He snorts. “Come on, Kat. I’m making the same suggestion I’ve made a dozen times before. Why’re you getting so defensive about it today? Is he interested or not?”
I place my wineglass on the bedside table with a decisive thud. A dollop of liquid sloshes onto the wood.
“He’s interested.” Frankly, I wish it would bother Paul a little more.
“Good. Keep him that way.”
I forcibly withhold an eye roll as I yank open the drawer, searching for something to mop up the spill. As the drawer slides out, however, it’s not napkins I see first. It’s a revolver.
I freeze.
Paul hates guns.
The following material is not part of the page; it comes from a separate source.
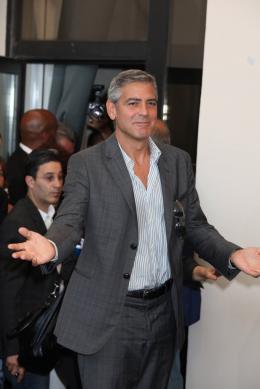 photo 13/69 - George Clooney - Photocall Les Marches du Pouvoir, 31 aout 2011, Venise - Les Marches du pouvoir - © Isabelle Vautier pour Commeaucinema.com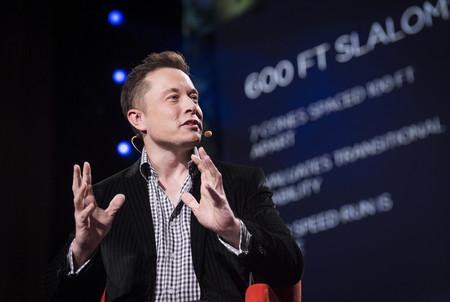 Elon Musk asegura que Tesla dejará de quemar dinero, y que será rentable a finales de año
He enforces a strict no-gun policy among the gangs in the bayou.
At least, he tries to. He says real men don’t fight with guns, only cowards do.
In the Wolfpack, we only brandish knives.
The other gangs know the rules, but there are always heaters floating around the bayou.
Much like the threat of Prohibition, nothing stops the black market.
But if Paul catches one of the underlings with the weapon, he’ll flay them alive.
“Paul.” I find my voice. “Why do you have a gun?”
He’s quick with a response, almost rehearsed. “For protection.”
“You never had a gun in the bayou loft, and it’s far less safe than here. I think this”—I pull the revolver out, feeling its deadly weight in my hands—“makes you a hypocrite.”
“It doesn’t make me a hypocrite.” He takes the gun and tucks it back inside the drawer.
“I think it might,” I reply. “It certainly might make you a hypocrite.”
He sighs again and sinks onto the bed beside me. “No, it makes me just like everybody else.”
“Since when have we aimed to be like everybody else?”
“Kat, I decide what risks I’m willing to take. At this apartment, I’m usually alone or with only you. So yes, I keep a gun here. To protect me…and to protect you. It’s not like I’m out trolling the streets of the bayou, packing heat.”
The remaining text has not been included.